The spire which now surmounts the Holy Chapel is the fourth since the erection of the building. The first one, by Pierre de Montreuil, was crumbling away from age under the reign of Charles V., who thereupon had it restored by a master-carpenter, Robert Foucher. Burnt in the great fire of 1630, this second spire was re-constructed by order of Louis XIII., and destroyed during the Revolution. The fourth edition of it, which still exists, was built by M. Lassus in the florid style of the first years of the fifteenth century.
The one thing which strikes the visitor to the Holy Chapel above everything else, and which cannot but make a lasting impression on him, is the wonderful beauty of the stained glass windows already referred to. They date, for the most part, from the reign of Saint Louis, and were put in on the day the building was consecrated in 1248. In their present condition and form, however, they take us back only to the year 1837. During forty-six years (1791 to 1837) the Holy Chapel was given up to all kinds of uses. First it was a club-house, then a flour magazine, and finally a bureau for official documents. This last was the least injurious of the purposes to which it was turned. Nevertheless the incomparable stained glass windows were interfered with by the construction of various boxes and cupboards along the sides of the building, no less than three metres of the lower part of each window being thus sacrificed. Certain glaziers, moreover, employed to take down the windows, clean them, and put them back, had made serious mistakes, restoring portions of windows to the wrong frames. The subjects of the stained art-work are all from the Holy Scriptures, and on a thousand glass panels figure a thousand different personages.

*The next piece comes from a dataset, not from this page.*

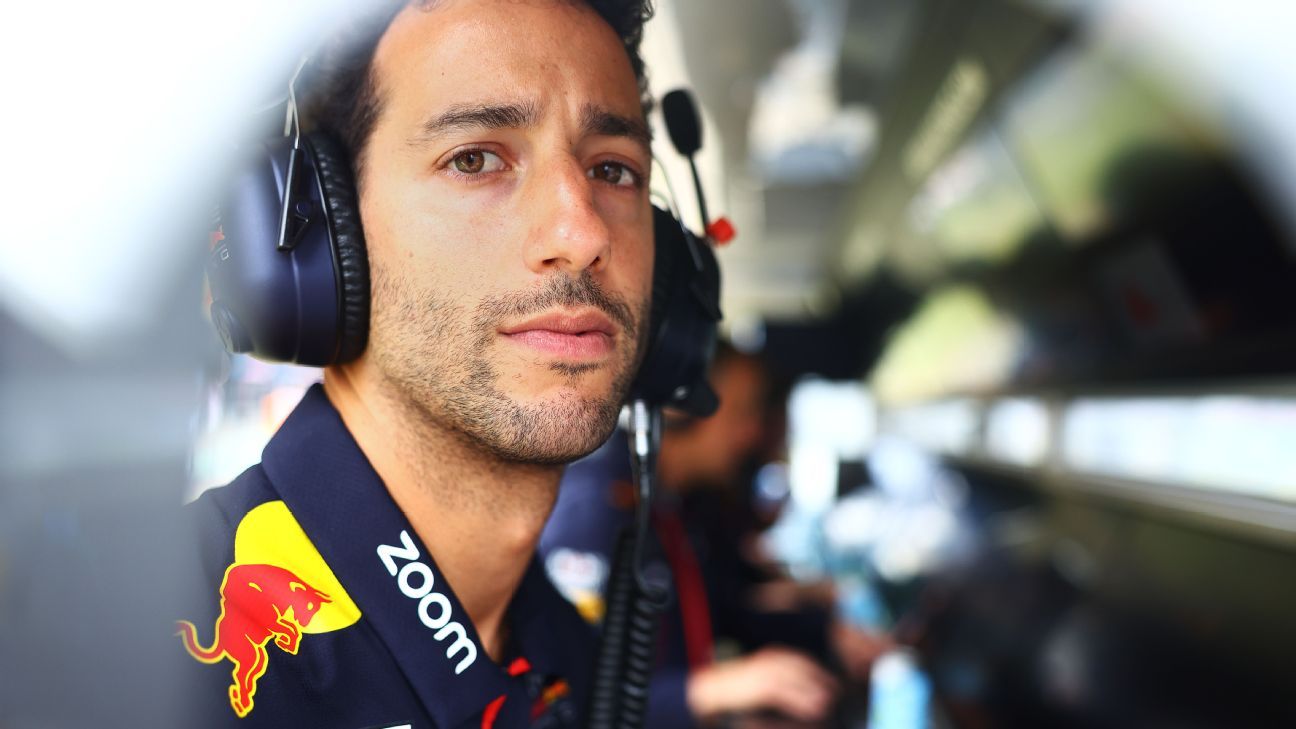 What's riding on Daniel Ricciardo's Red Bull test? - ESPN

The restoration of the windows had been entrusted, after a public competition, to M. Henri Gérante, a French artist who, more than any other, has contributed to the resurrection of the seemingly lost art of painting on glass. But, unhappily, M. Gérante died before beginning his work, which, thereupon, was divided between M. Steintheil, for the {267} drawing and painting, and M. Lusson for the material preparation. Their labours were crowned with the most complete success. Entering the Holy Chapel one is literally dazzled by the bright rich colours from the windows on all sides, blending together in the most harmonious manner.

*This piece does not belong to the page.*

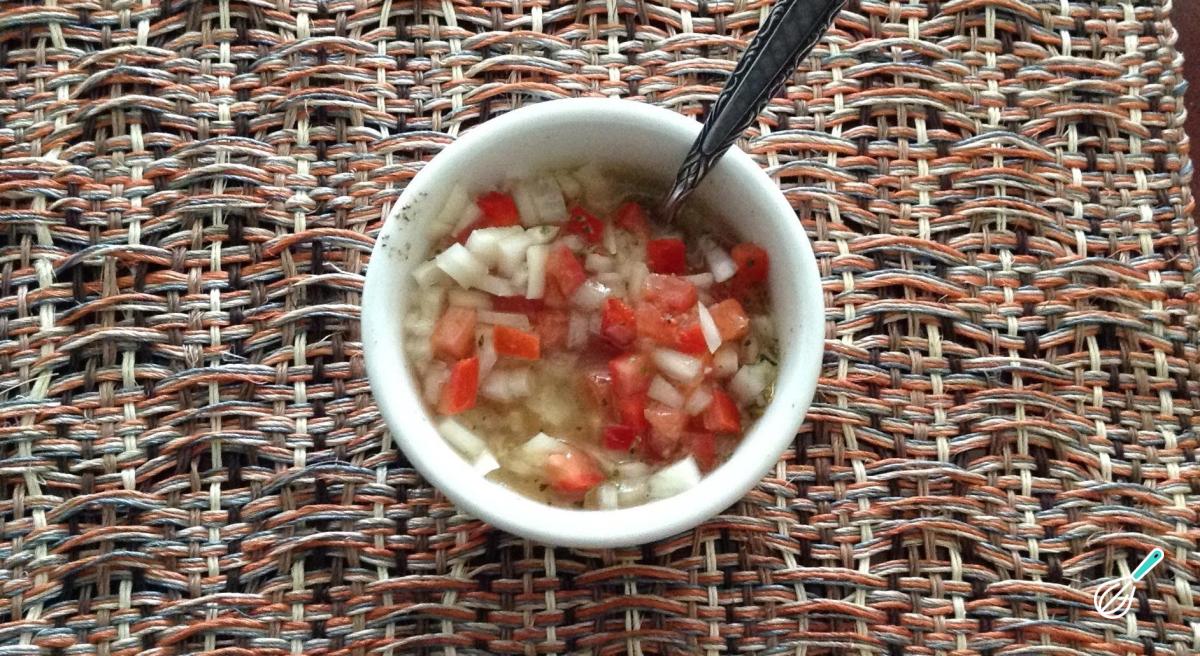 Receita de Molho crioulo cru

Right and left of the nave the place is shown where Saint Louis and Blanche de Castille were accustomed to sit opposite one another to hear mass and other religious services. A corner, moreover, is pointed out, with an iron network before it, where, according to a doubtful tradition, the suspicious Louis XI. used to retire in order to hear mass without being seen; perhaps also to watch the faithful at their prayers. In many an old French church corners and passages may be met with, protected by a network or simply by rails, which served, it is said, to shut off lepers from the general congregation.

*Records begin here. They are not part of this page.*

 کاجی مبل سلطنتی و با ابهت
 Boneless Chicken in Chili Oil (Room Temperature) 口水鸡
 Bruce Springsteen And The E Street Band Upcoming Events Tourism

Closely associated with the Palais de Justice is the Tribunal of Commerce, which has its own code, its own judges and functionaries. Three centuries ago the necessity was recognised in France of leaving commercial and industrial cases to the decision of men competent, from their occupation, to deal with such matters. Paris owes its Tribunal of Commerce to King Charles IX.; but the code under which issues are now decided dates only from September, 1807—from the First Empire, that is to say. The commercial judges are named for two years by the merchants and tradesmen domiciled in the department of the Seine. Formerly the Tribunal of Commerce, or Consular Tribunal, held its sittings at the back of the Church of Saint-Méry in the Hôtel des Consuls, the gate of which used to support a statue of Louis XIV., by Simon Guilain.